The Higgs boson: Revealed?

Scientists working at the Large Hadron Collider in Geneva may finally have tracked down the elusive Higgs boson. Results announced today at CERN show that a new heavy particle has been identified, with all the properties expected of the Higgs. Bristol physicists working at the CMS experiment played a key role in establishing this exciting new result which is the culmination of twenty years’ work.

Scientists working at the Large Hadron Collider in Geneva may finally have tracked down the elusive Higgs boson. Results announced today at CERN show that a new heavy particle has been identified, with all the properties expected of the Higgs. Bristol physicists working at the CMS experiment played a key role in establishing this exciting new result which is the culmination of twenty years’ work.

“If the Higgs has been finally identified, this will be the biggest discovery in particle physics for forty years,” said Dr Joel Goldstein, leader of the CMS activity in Bristol's School of Physics.

The Higgs boson is the essential connection between the mathematical theory of the Universe, and the everyday world. Without it, the fundamental particles which make up atoms would be massless, completely at odds with what we observe. At a deeper level, the Higgs allows two of the four forces of nature to be treated as one simpler phenomenon, and completes the ‘Standard Model’ of particle physics first proposed in the 1970s.

The search for the Higgs requires the careful study of thousands of trillions of particle collisions at incredibly high energies. The LHC accelerates beams of protons around a 27km ring on the Swiss-French border. On collision, the protons’ energy is converted to new particles, which are detected by a series of huge and complex experiments. From around a billion collisions per second, a Higgs boson is expected to be produced around once per minute – but only a fraction of these can be detected.

Physicists at the University of Bristol have been working since 1993 to build and operate the CMS experiment. Weighing in at around 12,000 tonnes, the experiment is the size of a large building, and is packed with sensitive particle detectors which must operate around the clock. The electromagnetic calorimeter endcap detector, built by a team of physicists from Bristol and other UK universities, has played a vital role in spotting the decay of the Higgs boson to photons, the most important way of finding the new particle. The CMS detector produces 40,000 gigabytes of information per second when operating at full speed. Every byte of data is filtered, processed and then transferred along optical fibres to countries around the world, using equipment and software developed at Bristol.

LHC collision event at CMS showing four high energy muons (CMS Higgs search)

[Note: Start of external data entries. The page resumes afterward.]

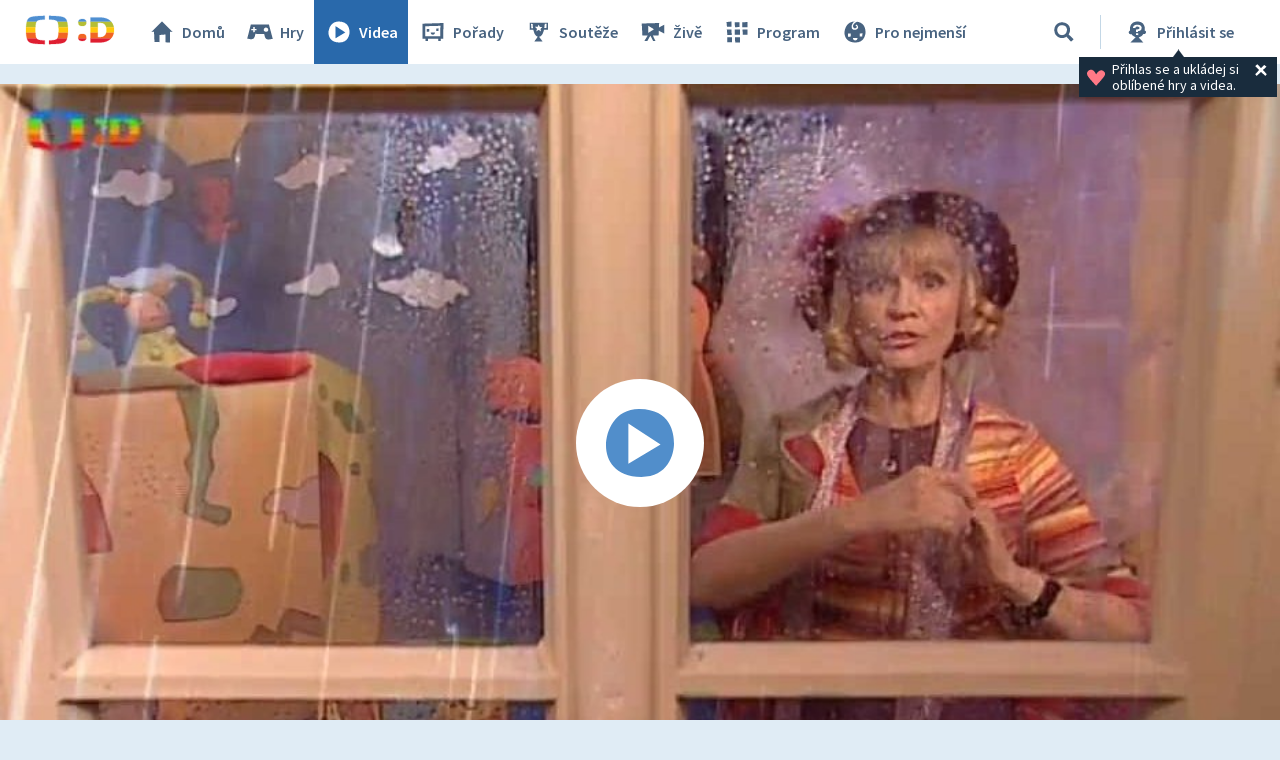

--- FILE ---
content_type: text/plain; charset=utf-8
request_url: https://events.getsitectrl.com/api/v1/events
body_size: 556
content:
{"id":"66f40ee8ac5006f1","user_id":"66f40ee8aca5ca78","time":1768725127857,"token":"1768725127.8df1b75f3001c47e4959eea74a02e3a3.e1672b829dce2bc05f9eeb5902d40a1d","geo":{"ip":"3.149.9.118","geopath":"147015:147763:220321:","geoname_id":4509177,"longitude":-83.0061,"latitude":39.9625,"postal_code":"43215","city":"Columbus","region":"Ohio","state_code":"OH","country":"United States","country_code":"US","timezone":"America/New_York"},"ua":{"platform":"Desktop","os":"Mac OS","os_family":"Mac OS X","os_version":"10.15.7","browser":"Other","browser_family":"ClaudeBot","browser_version":"1.0","device":"Spider","device_brand":"Spider","device_model":"Desktop"},"utm":{}}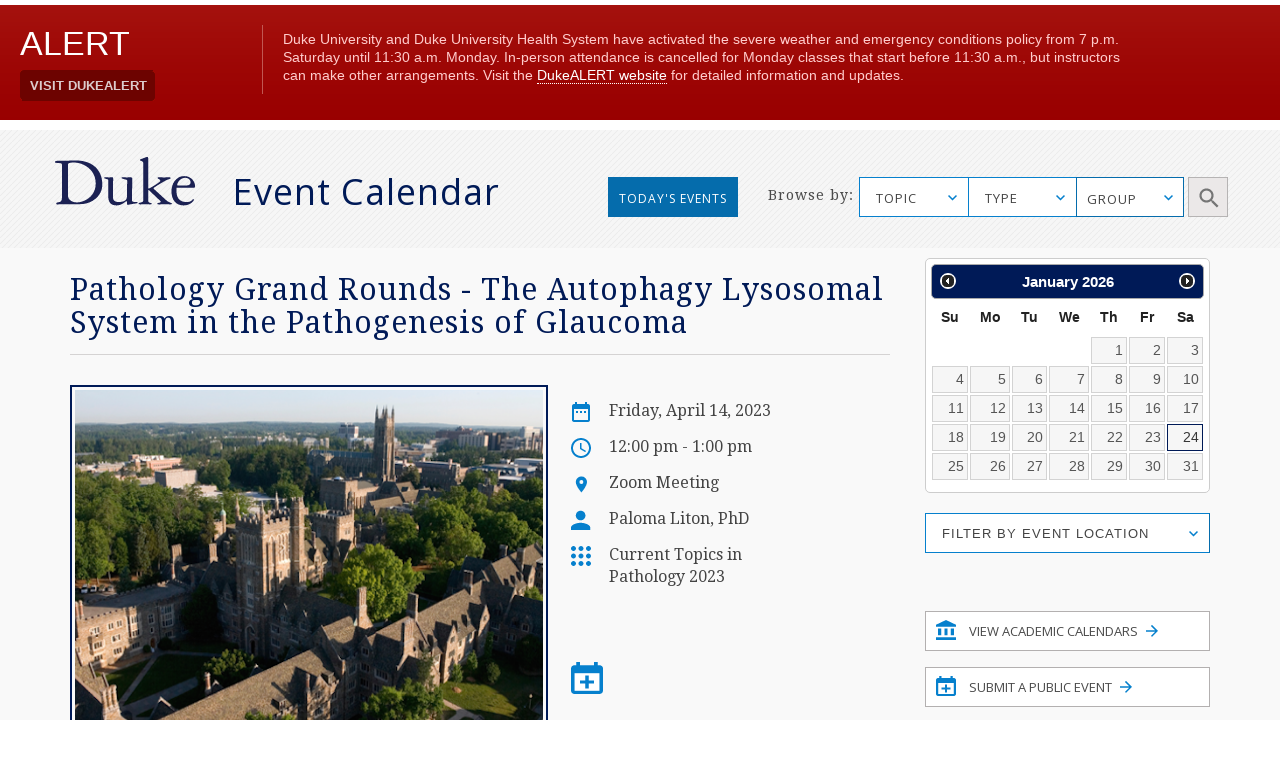

--- FILE ---
content_type: image/svg+xml
request_url: https://calendar.duke.edu/packs/media/images/v2016/icon-academic-calendar/icon-academic-calendar-5040d6e71939de1e76be269669223c72.svg
body_size: 553
content:
<?xml version="1.0" encoding="UTF-8"?>
<svg width="20px" height="20px" viewBox="0 0 20 20" version="1.1" xmlns="http://www.w3.org/2000/svg" xmlns:xlink="http://www.w3.org/1999/xlink">
    <!-- Generator: sketchtool 41.2 (35397) - http://www.bohemiancoding.com/sketch -->
    <title>6CC5E6DE-7E83-40F4-A6C1-B3ADAA265806</title>
    <desc>Created with sketchtool.</desc>
    <defs></defs>
    <g id="Page-1" stroke="none" stroke-width="1" fill="none" fill-rule="evenodd">
        <g id="Desktop---with-highlight-" transform="translate(-917.000000, -916.000000)" fill="#0680CD">
            <g id="SIDEBAR" transform="translate(901.000000, 527.000000)">
                <g id="btn-academic_calendar" transform="translate(2.000000, 379.000000)">
                    <path d="M24,10 L14,14.7619048 L14,16.6666667 L34,16.6666667 L34,14.7619048 L24,10 Z M28.7368421,25.2380952 L31.8947368,25.2380952 L31.8947368,18.5714286 L28.7368421,18.5714286 L28.7368421,25.2380952 Z M14,30 L34,30 L34,27.1428571 L14,27.1428571 L14,30 Z M22.4210526,25.2380952 L25.5789474,25.2380952 L25.5789474,18.5714286 L22.4210526,18.5714286 L22.4210526,25.2380952 Z M16.1052632,25.2380952 L19.2631579,25.2380952 L19.2631579,18.5714286 L16.1052632,18.5714286 L16.1052632,25.2380952 Z" id="icon-academic-calendar"></path>
                </g>
            </g>
        </g>
    </g>
</svg>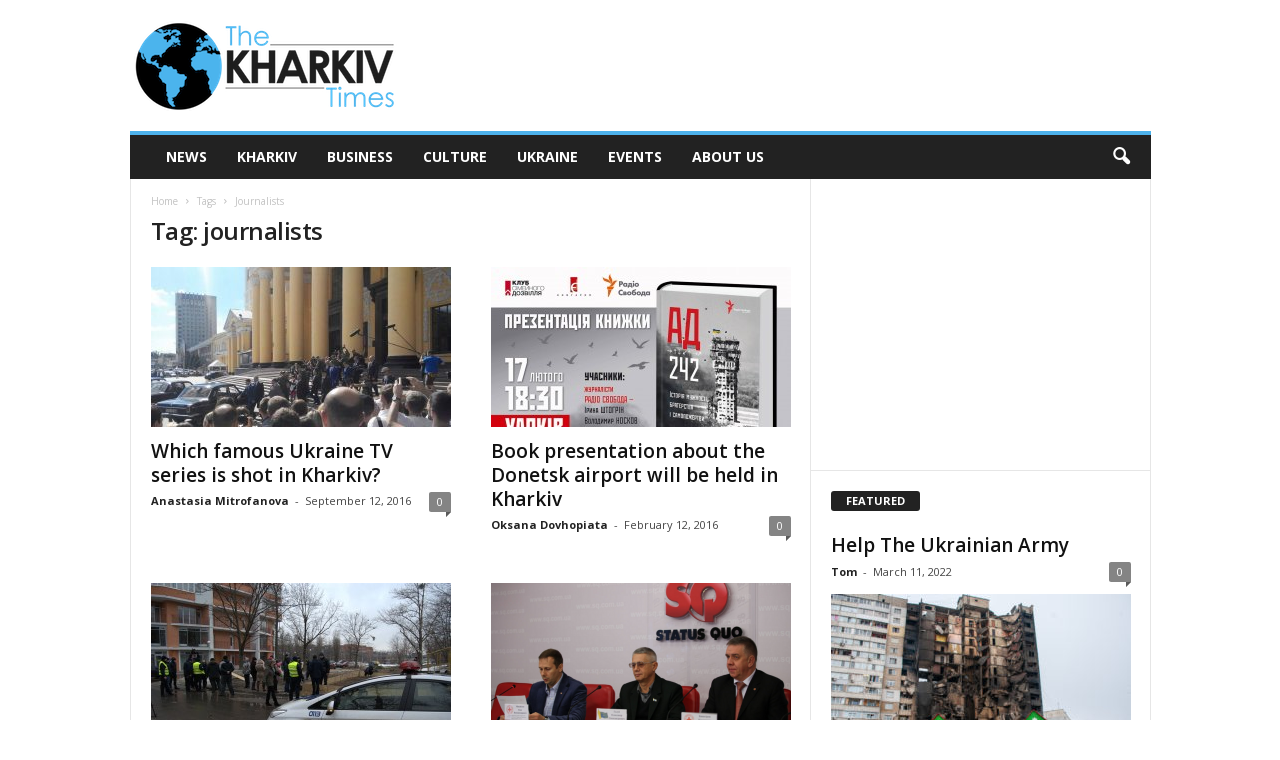

--- FILE ---
content_type: text/html; charset=utf-8
request_url: https://www.google.com/recaptcha/api2/aframe
body_size: 267
content:
<!DOCTYPE HTML><html><head><meta http-equiv="content-type" content="text/html; charset=UTF-8"></head><body><script nonce="KpruZ9O4m7NOuw8_hlUPVg">/** Anti-fraud and anti-abuse applications only. See google.com/recaptcha */ try{var clients={'sodar':'https://pagead2.googlesyndication.com/pagead/sodar?'};window.addEventListener("message",function(a){try{if(a.source===window.parent){var b=JSON.parse(a.data);var c=clients[b['id']];if(c){var d=document.createElement('img');d.src=c+b['params']+'&rc='+(localStorage.getItem("rc::a")?sessionStorage.getItem("rc::b"):"");window.document.body.appendChild(d);sessionStorage.setItem("rc::e",parseInt(sessionStorage.getItem("rc::e")||0)+1);localStorage.setItem("rc::h",'1768691490101');}}}catch(b){}});window.parent.postMessage("_grecaptcha_ready", "*");}catch(b){}</script></body></html>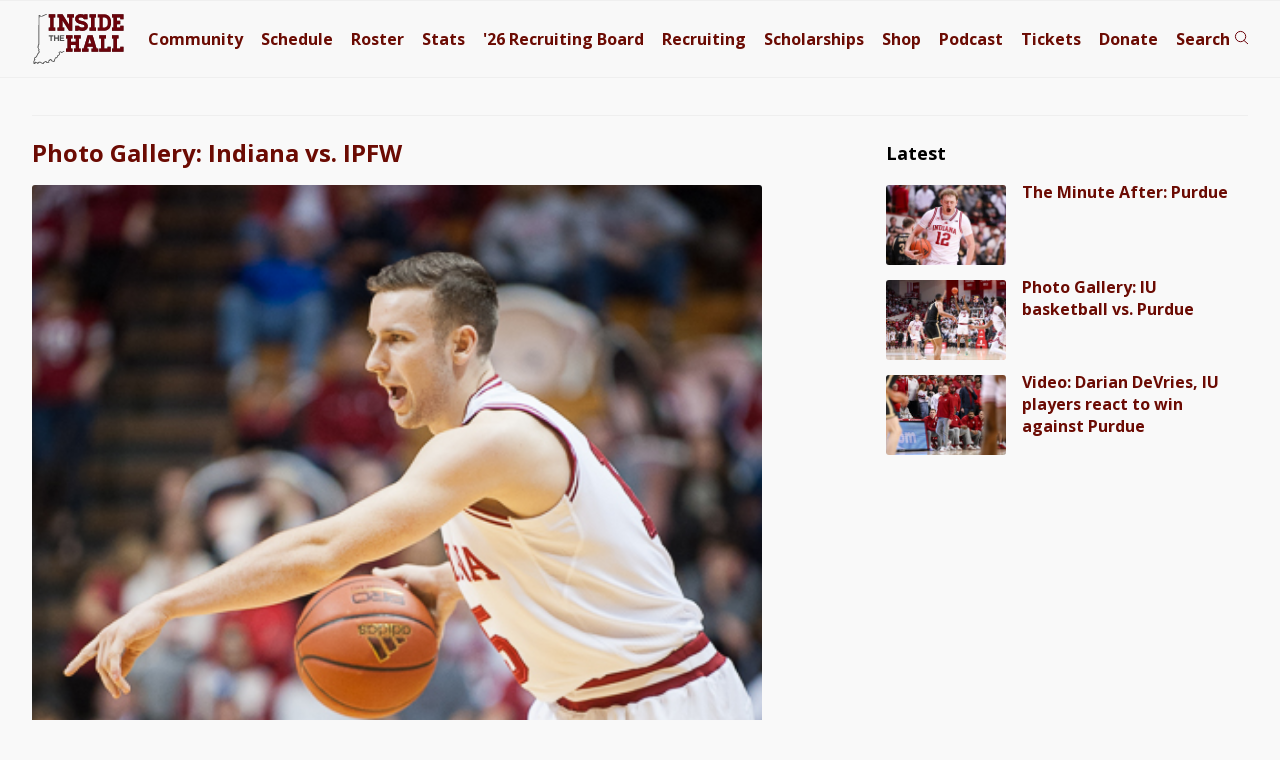

--- FILE ---
content_type: text/plain;charset=UTF-8
request_url: https://c.pub.network/v2/c
body_size: -114
content:
678caa12-14c4-408c-a3f8-1a0ad114c260

--- FILE ---
content_type: text/plain;charset=UTF-8
request_url: https://c.pub.network/v2/c
body_size: -267
content:
f8939861-366f-4037-8214-9f2f5f884746

--- FILE ---
content_type: text/javascript;charset=UTF-8
request_url: https://jadserve.postrelease.com/t?ntv_mvi=&ntv_url=https%253A%252F%252Fwww.insidethehall.com%252F2015%252F12%252F09%252Fphoto-gallery-indiana-vs-ipfw%252Fdsc_6318%252F
body_size: 1097
content:
(function(){PostRelease.ProcessResponse({"version":"3","responseId":87479,"placements":[{"id":834078,"selector":"#nativobelow","injectionMode":2,"ads":[],"tracking":{"trackingBaseUrl":"https://jadserve.postrelease.com/trk.gif?ntv_ui\u003d1340fd07-81d7-40e4-8b71-d823c83f64cd\u0026ntv_fl\[base64]\u003d\u0026ntv_ht\u003doeh5aQA\u0026ntv_at\u003d","adVersionPlacement":"AAAAAAAAAAHroMA","vcpmParams":{"minimumAreaViewable":0.5,"minimumExposedTime":1000,"checkOnFocus":true,"checkMinimumAreaViewable":false,"primaryImpressionURL":"https://jadserve.postrelease.com/trk.gif?ntv_at\u003d304\u0026ntv_ui\u003d1340fd07-81d7-40e4-8b71-d823c83f64cd\u0026ntv_a\u003dAAAAAAAAAAHroMA\u0026ntv_ht\u003doeh5aQA\u0026ntv_fl\[base64]\u003d\u0026ord\u003d1786039091","adID":0}},"type":0,"integrationType":0}],"trackingCode":"\u003cscript type\u003d\"text/javascript\"\u003entv.PostRelease.trackFirstPartyCookie(\u00275054d9dc-9a1c-4c80-8f33-610745bd2c94\u0027);\u003c/script\u003e","safeIframe":false,"placementForTracking":834078,"isWebview":false,"responseConsent":{"usPrivacyApplies":false,"gdprApplies":false,"gppApplies":false},"flags":{"useObserverViewability":true,"useMraidViewability":false}});})();

--- FILE ---
content_type: application/javascript; charset=utf-8
request_url: https://fundingchoicesmessages.google.com/f/AGSKWxUCxbFXNMptQRkRmFZL5zNiqEAbntwIIUPOcp1dr8iO2Q-2BYxvo03Z1E41lCmdXEZoIL6Fv5RF0aQqmr0KFr8uUflUQ7XcVji77HUMr8f5hVdfsr_2n-oGToJspBFVUpEElbJzLy3SxjZb9CLplP_HBOhfET0hdBf6xpLjvgG18sW2InHH90YdU9Zl/_/adyoulike./ad-amz._adtext_-729x91-/468x72_
body_size: -1286
content:
window['4c759325-86e7-4478-b34f-376c01f36a41'] = true;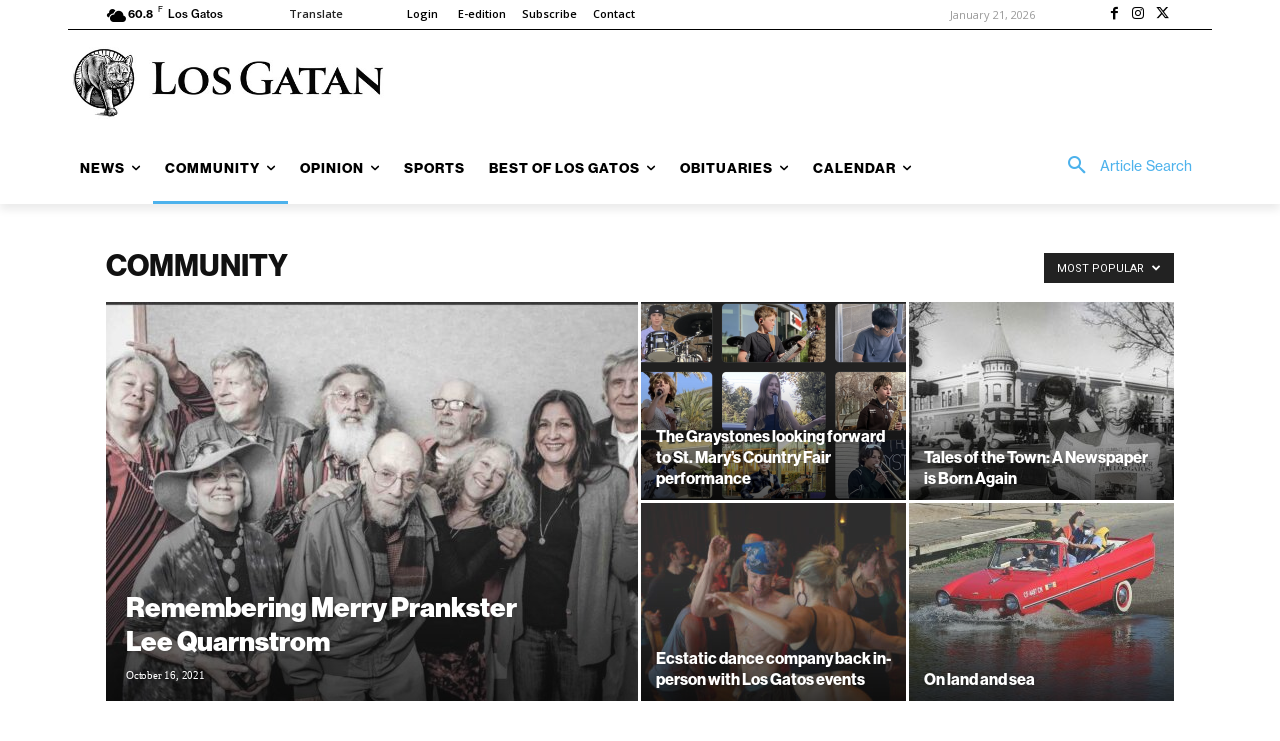

--- FILE ---
content_type: text/css
request_url: https://losgatan.com/wp-content/themes/Newspaper-child/style.css?ver=12.6.1c
body_size: 300
content:
/*
Theme Name:     Newspaper 10 Child theme
Theme URI:      http://themeforest.net/user/tagDiv/portfolio
Description:    Child theme made by tagDiv
Author:         tagDiv
Author URI: 	http://themeforest.net/user/tagDiv/portfolio
Template:       Newspaper
Version:        10.3
*/


/*  ----------------------------------------------------------------------------
    This file will load automatically when the child theme is active. You can use it
    for custom CSS.
*/
@import url("https://use.typekit.net/iws5gvm.css");

body {font-family: "neue-haas-grotesk-text", arial, helvetica, futura, sans-serif; }

.tdb_header_menu .tdb-menu li .tdb-menu-item-text {
    font-family: "neue-haas-grotesk-display", arial, sans-serif;
}

h1, h2,h3, h4, h5, h6  {
  font-family: "neue-haas-grotesk-display", arial, sans-serif;
}

.td-post-title a {
  font-family: "neue-haas-grotesk-display", arial, sans-serif;
}

.tdb_single_subtitle p {
    font-family: "neue-haas-grotesk-display", arial, sans-serif;
}

.tdb-author-box, a.tdb-author-name, .tdb-author-name, .td-post-author-name, .td-post-author-name a {
	font-family: din-2014, sans-serif;
    font-weight: 700;
    font-style: normal;
    text-transform: uppercase;
    content: "|";
    color: #777;
}

.td-post-date {
   font-family: 'din-2014, monospace, arial, sans-serif';
   letter-spacing: -.2px;
}

.td-excerpt {
  font-family: "neue-haas-grotesk-text", arial, sans-serif;
}

.block-title	{
  font-family: "neue-haas-grotesk-display", arial, sans-serif;
}

.td_module_mx2 .td-module-title {
   letter-spacing: .3px;
}

.td_module_6 {
   letter-spacing: .3px;
}

td-trending-now-display-area {
    font-family: "neue-haas-grotesk-text", arial, sans-serif;
    letter-spacing: .8px !important;
}

.td-trending-now-wrapper {
    margin-bottom: -20px;
    padding: 0 23px;
}

.tdb-single-related-posts .td-module-title {
	font-family: "neue-haas-grotesk-display", arial, sans-serif;
    font-weight: 600 !important;
    font-size: 15px !important;
}

.widget {
    margin-bottom: 10px;
}

.td-all-devices {
    margin-bottom: 10px;
}

.td-header-desktop-sticky-wrap.td-header-active, .td-header-mobile-sticky-wrap.td-header-active {
    visibility: hidden !important;
}

.td-block-social-counter {
    margin-bottom: 10px;
}

/* City Spark ad alignment */
.csadholder {
    margin-right: 100px !important;
}

--- FILE ---
content_type: application/javascript
request_url: https://prism.app-us1.com/?a=67896802&u=https%3A%2F%2Flosgatan.com%2Fcommunity%2F%3Ffilter_by%3Dpopular
body_size: 135
content:
window.visitorGlobalObject=window.visitorGlobalObject||window.prismGlobalObject;window.visitorGlobalObject.setVisitorId('9da6f6c7-8c82-474a-b61c-b67d7128ba69', '67896802');window.visitorGlobalObject.setWhitelistedServices('tracking', '67896802');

The identification of the new particle is the first step in the LHC research programme, and opens the door to a huge range of possibilities. Physicists will now accumulate much more data in order to carefully measure the properties of the particle – only then can they positively identify it. Many physicists believe that the simplest version of Higgs’ theory must be modified by a new phenomenon called supersymmetry. This would also provide clues as to the origin of the mysterious ‘dark matter’ which occupies the galaxy alongside stars and planets, and would also point the way towards deeper and simpler theories of space and time.

“These new results are a huge achievement, but really represent the first step on a long road of discovery,” said Dr Dave Newbold, head of the Bristol particle physics group. “The really exciting physics is all ahead of us, and it may not turn out to be what we expect.”

The LHC will shut down in 2013 for two years, allowing the equipment which steers and controls the proton beams to be upgraded. From 2015, the accelerator will operate with twice its current energy and three times the number of collisions, putting new discoveries within reach. Work on CMS is carried out in Bristol alongside the study of antimatter at the CERN LHCb experiment, and preparations for future facilities that will allow the Higgs to be ‘mass-produced’ and studied in detail.